** Document segment **
--------------------

For this session, we are going to be using the ISIC 2016 Skin Lesion Segmentation Challenge dataset. This dataset contains dermoscopic images of skin lesions, along with their corresponding segmentation masks. The goal is to train a model to accurately segment the lesions from the background.
data_path = Path(Path.cwd(), 'datasets')
dataset_path = utils.data.download_dataset('skin lesions',
dest_path=data_path,
extract=True,
remove_compressed=False)
mask_path = utils.data.download_dataset('skin lesions masks',
dest_path=data_path,
extract=True,
remove_compressed=False)
test_path = utils.data.download_dataset('skin lesions test',
dest_path=data_path,
extract=True,
remove_compressed=False)
test_mask_path = utils.data.download_dataset('skin lesions test masks',
dest_path=data_path,
extract=True,
remove_compressed=False)
2.1 Challenges in Medical Image Segmentation
Medical image segmentation presents unique challenges compared to natural image segmentation:
Challenge | Description | Impact |
---|---|---|
Limited Data | Medical datasets are typically smaller | Transfer learning becomes crucial |
Class Imbalance | Regions of interest often occupy a small portion of the image | Requires specialized loss functions |
Ambiguous Boundaries | Boundaries between tissues can be gradual or unclear | Makes precise segmentation difficult |
Inter-observer Variability | Different experts may segment the same image differently | Ground truth is not always definitive |
High Stakes | Errors can have serious consequences in medical applications | Demands higher accuracy and reliability |
3. Preparing the Dataset
Segmentation tasks require both the input images and their corresponding masks. The masks are binary images where the pixels belonging to the object of interest (e.g., a tumor) are marked as 1 (or white), while the background is marked as 0 (or black). Thus, we need to load both the images and their masks for training.
3.1 Custom Dataset Creation
In order for us to efficiently load the images and masks, we are going to create a custom dataset class. This class will inherit from the torch.utils.data.Dataset
class and will handle loading the images and masks from the specified directories.

--------------------

** Information provided **
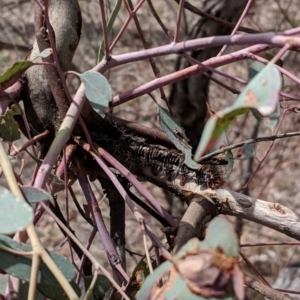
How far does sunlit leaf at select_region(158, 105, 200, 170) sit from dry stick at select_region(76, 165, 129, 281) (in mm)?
115

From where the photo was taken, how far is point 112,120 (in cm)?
68

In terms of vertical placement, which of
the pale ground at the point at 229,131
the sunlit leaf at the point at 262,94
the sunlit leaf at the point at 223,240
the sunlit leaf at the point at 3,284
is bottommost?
the pale ground at the point at 229,131

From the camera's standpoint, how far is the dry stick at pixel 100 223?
55 centimetres

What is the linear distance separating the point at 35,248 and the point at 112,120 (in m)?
0.33

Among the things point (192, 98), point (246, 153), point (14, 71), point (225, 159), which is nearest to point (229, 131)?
point (192, 98)

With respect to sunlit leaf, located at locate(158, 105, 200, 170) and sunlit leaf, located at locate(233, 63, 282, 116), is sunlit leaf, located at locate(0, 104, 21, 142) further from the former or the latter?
sunlit leaf, located at locate(233, 63, 282, 116)

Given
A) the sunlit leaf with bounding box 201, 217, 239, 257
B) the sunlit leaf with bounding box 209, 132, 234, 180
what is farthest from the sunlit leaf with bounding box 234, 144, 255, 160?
the sunlit leaf with bounding box 201, 217, 239, 257

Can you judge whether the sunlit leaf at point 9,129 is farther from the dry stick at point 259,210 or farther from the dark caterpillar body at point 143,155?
the dry stick at point 259,210

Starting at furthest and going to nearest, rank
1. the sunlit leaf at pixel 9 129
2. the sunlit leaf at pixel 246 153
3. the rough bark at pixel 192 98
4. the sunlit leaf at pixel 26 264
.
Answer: the rough bark at pixel 192 98 → the sunlit leaf at pixel 246 153 → the sunlit leaf at pixel 9 129 → the sunlit leaf at pixel 26 264

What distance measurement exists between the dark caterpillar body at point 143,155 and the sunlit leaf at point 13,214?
30cm

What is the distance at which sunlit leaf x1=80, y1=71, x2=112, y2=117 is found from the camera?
47 cm

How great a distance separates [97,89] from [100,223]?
0.18 m

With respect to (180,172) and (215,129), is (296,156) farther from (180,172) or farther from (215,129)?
(215,129)

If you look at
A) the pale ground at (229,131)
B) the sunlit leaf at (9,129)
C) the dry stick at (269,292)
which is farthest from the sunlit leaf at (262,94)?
the pale ground at (229,131)
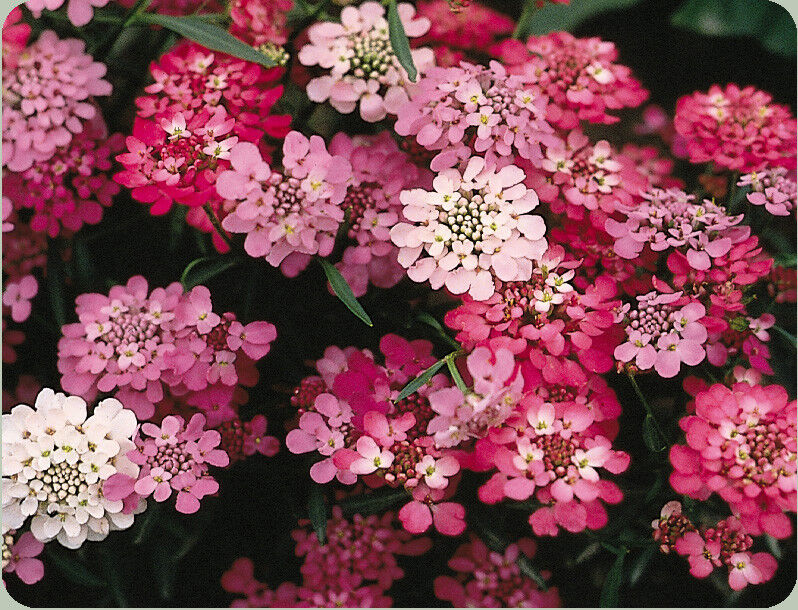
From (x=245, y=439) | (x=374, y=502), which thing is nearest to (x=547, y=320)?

--------------------

** What is needed **
Continue the tutorial on skin lesion segmentation with the ISIC 2016 dataset, starting after its last sentence about the custom dataset class.

** Answer section **
The PyTorch Dataset
class is an abstract class representing a dataset. Custom datasets should inherit from this class and override the following methods:
Method | Purpose | Implementation Requirements |
---|---|---|
__init__ |
Initialize the dataset | Define directories, transformations, and data loading parameters |
__len__ |
Return dataset size | Return the total number of samples |
__getitem__ |
Access a specific sample | Load and transform a sample with a given index |
For image segmentation, our dataset needs to handle both input images and their corresponding segmentation masks:
Snippet 1: Create a custom dataset class for loading
from torch.utils.data import Dataset
class CustomDataset(Dataset):
def __init__(self, **kwargs):
"""
Initializes the dataset, loading the images and masks from the specified directories.
"""
def __len__(self):
"""
Returns the number of images in the dataset.
"""
def __getitem__(self, idx):
"""
Defines how to get a single item (image and mask) from the dataset.
# Exercise 1: Creating a Custom Dataset π―
# Implement:
# 1. Create a custom dataset class for the ISIC dataset.
# 2. Implement the __len__ and __getitem__ methods.
# 3. Use the PIL library to read images and masks.
# 4. Apply transformations to images and masks if provided.
from torch.utils.data import Dataset, DataLoader
class ISICDataset(Dataset):
def __init__(self, image_dir: Path | str, mask_dir: Path | str, img_transform=None, mask_transform=None):
self.image_dir = Path(image_dir)
self.mask_dir = Path(mask_dir)
self.img_transform = img_transform
self.mask_transform = mask_transform
# Your code here: Get list of image files from the image directory (use sorted and glob)
self.images = # Your code here
# Your code here: Get list of mask files from the mask directory
self.masks = # Your code here
def __len__(self):
# Your code here: Return the number of images in the dataset
return # Your code here
def __getitem__(self, idx):
# Your code here: Get the image and mask filenames at the specified index
img_name = # Your code here
img_path = # Your code here
mask_name = # Your code here: Format should be "img_name_stem + _Segmentation.png"
mask_path = # Your code here
# Your code here: Open the image and convert to RGB
image = # Your code here
# Your code here: Open the mask and convert to grayscale (single channel)
mask = # Your code here
# Apply transformations if provided
if self.img_transform:
# Your code here: Apply image transformation
image = # Your code here
if self.mask_transform:
# Your code here: Apply mask transformation
mask = # Your code here
return image, mask
resize_transform = transforms.Compose([
transforms.Resize((64, 64)),
transforms.ToTensor(),
])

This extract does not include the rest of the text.